Please visit this link before reading the article as the comment from Attorney Roger Algase is important because he clarifies that more understanding is necessary in the article. The issue is complicated no doubt and it would be appreciated if anyone who can make the issue crystal clear should comment on this.
To help discern the issues, here is the first draft of my “Unused Visa chart V1” with all the relevant sections of the current law. The pieces of the puzzle have been laid down- now to put the picture together. Feel free to help.
First draft to understand where visas are not being used and need recapturing
(The below article needs to be updated and will be updated soon).

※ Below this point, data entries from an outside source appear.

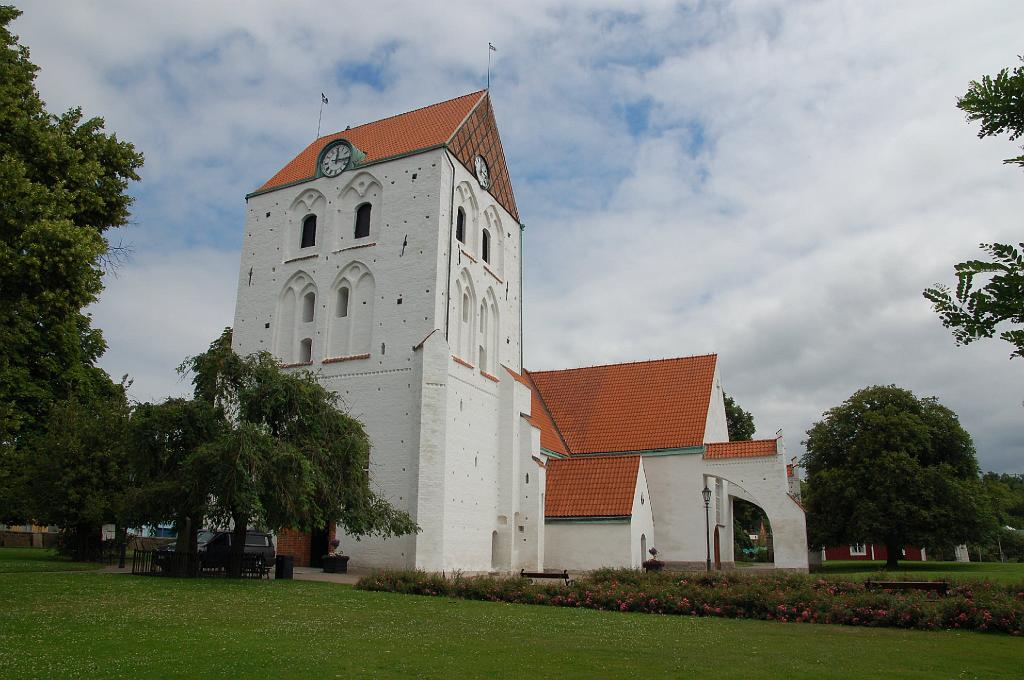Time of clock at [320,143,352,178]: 12:16
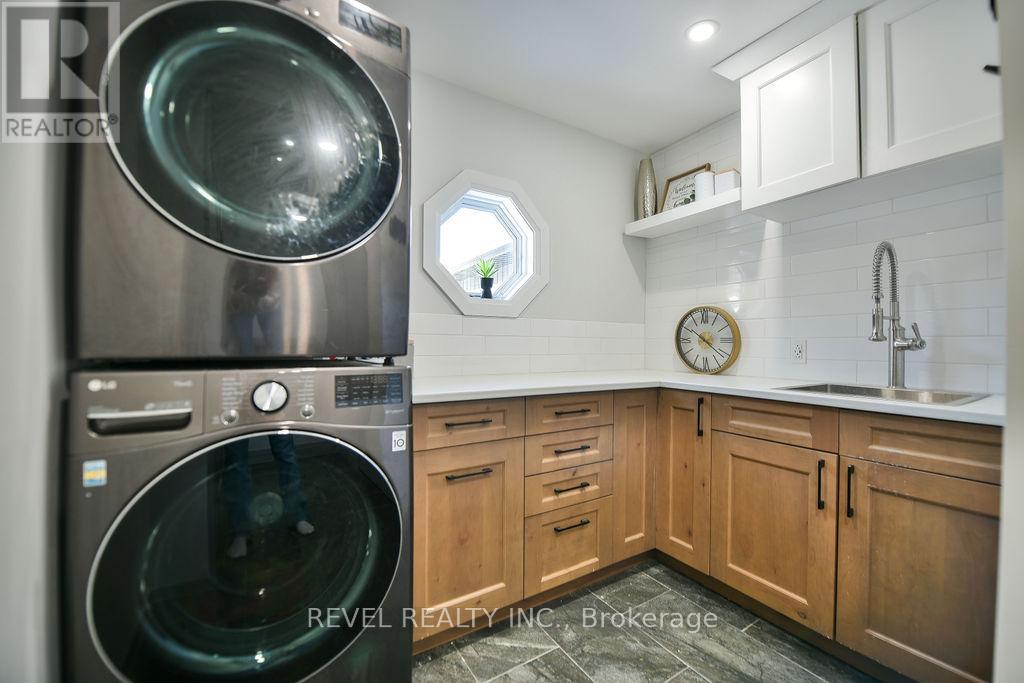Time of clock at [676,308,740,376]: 10:21
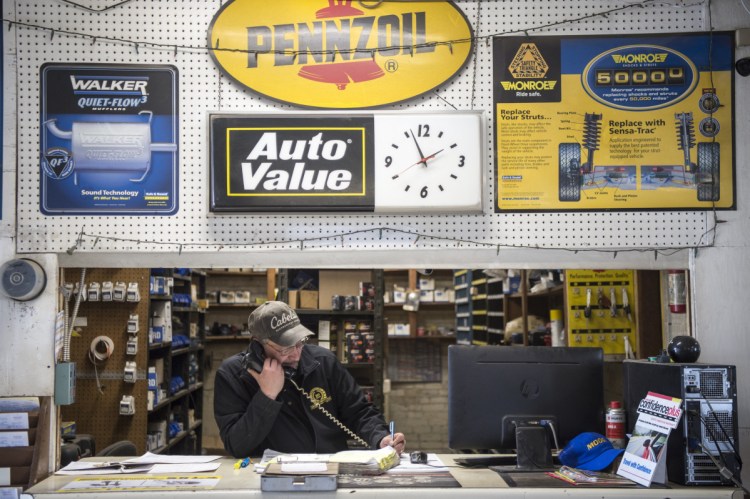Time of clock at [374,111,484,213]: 1:56
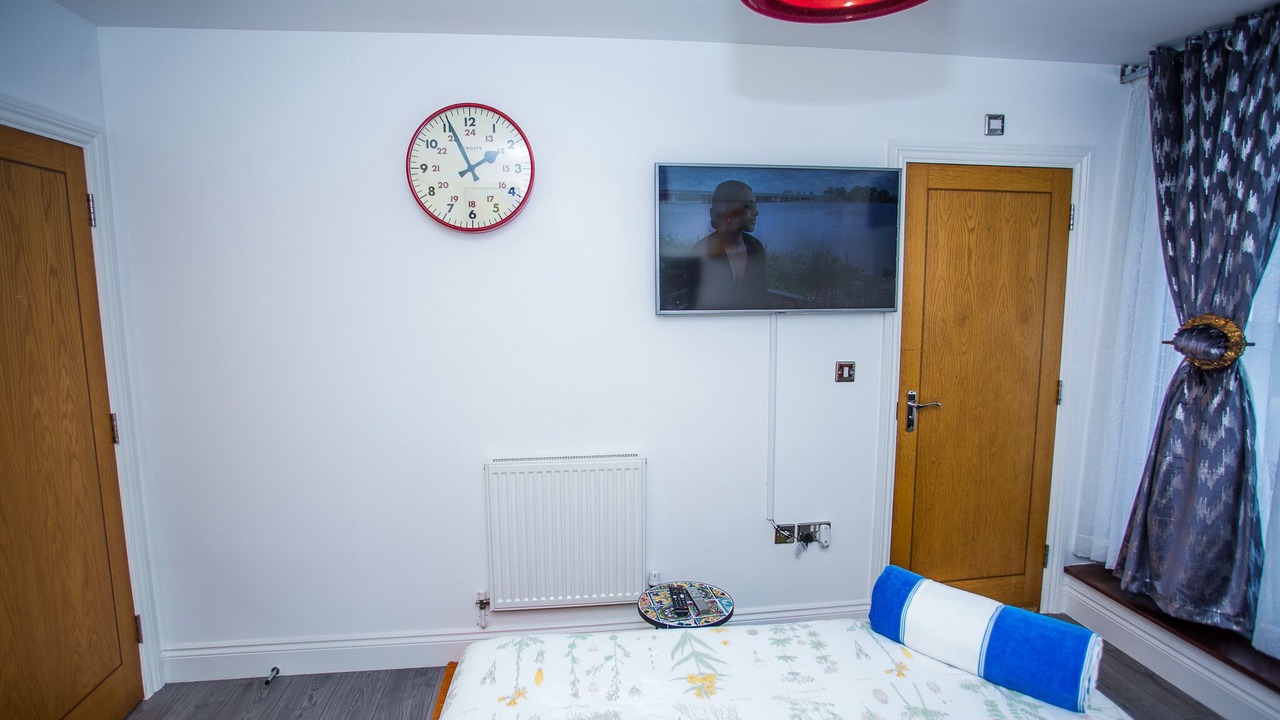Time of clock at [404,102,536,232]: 1:55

The Politico Newspaper broke a story earlier this week (which has since been repeated by many other news outlets including the Wall Street Journal) that Obama met with various business officials to discuss employment-based immigration issues that can be addressed with executive action. One of those issues was apparently to recapture unused visas.
That issue caught my eye as it has been on my research to-do list for a while. The news reports prompted me to research the law as to whether the president has the authority to recapture such unused visas. My opinion is that the law already allows for it.
Here is what the Immigration Nationality Act says at § 206 (8 USC 1156):
If an immigrant having an immigrant visa is denied admission to the United States and removed, or does not apply for admission before the expiration of the validity of his visa, or if an alien having an immigrant visa issued to him as a preference immigrant is found not to be a preference immigrant, an immigrant visa or a preference immigrant visa, as the case may be, may be issued in lieu thereof to another qualified alien.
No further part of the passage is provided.